**Data to examine**
------------------------------------------------------------------------

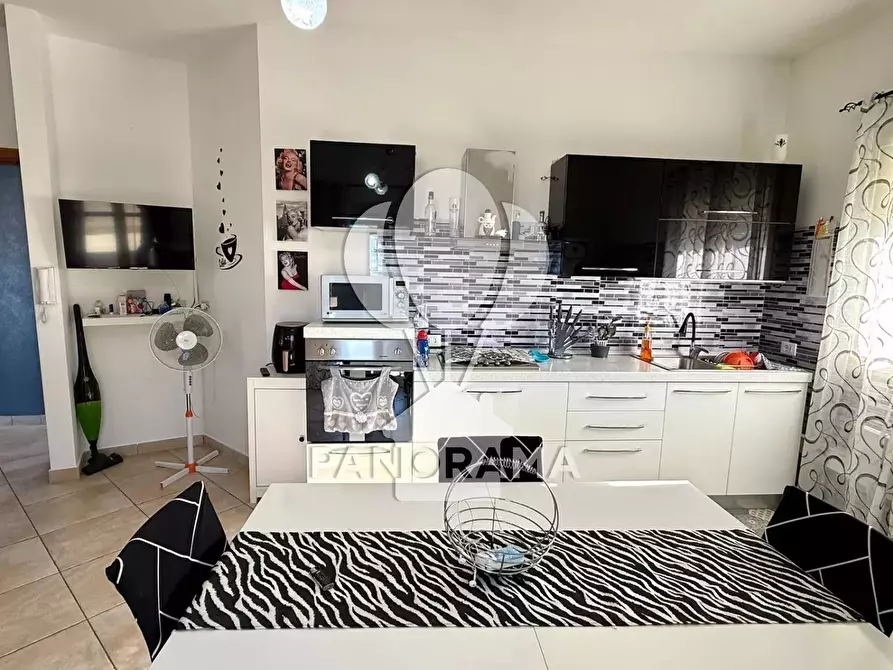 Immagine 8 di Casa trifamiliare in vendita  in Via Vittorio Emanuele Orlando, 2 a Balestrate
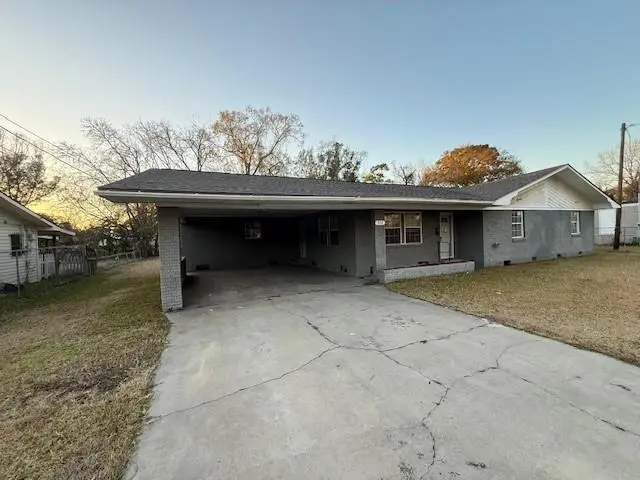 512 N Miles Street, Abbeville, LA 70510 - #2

------------------------------------------------------------------------

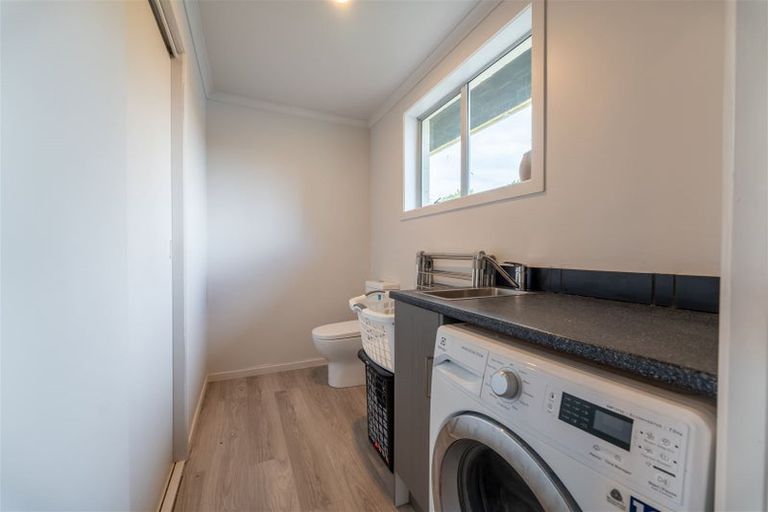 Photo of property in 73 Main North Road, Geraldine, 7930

------------------------------------------------------------------------

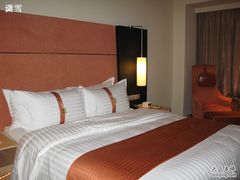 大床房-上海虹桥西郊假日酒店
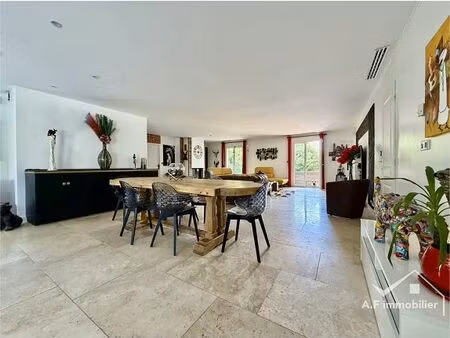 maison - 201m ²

------------------------------------------------------------------------

**What the task requires**
The answer is the lines of the material above, from the one containing "Immagine 8 di" down to the one containing "512 N Miles Street, Abbeville, LA 70510 - #2", given exactly and without images.

**Problem solution**
 Immagine 8 di Casa trifamiliare in vendita  in Via Vittorio Emanuele Orlando, 2 a Balestrate
 512 N Miles Street, Abbeville, LA 70510 - #2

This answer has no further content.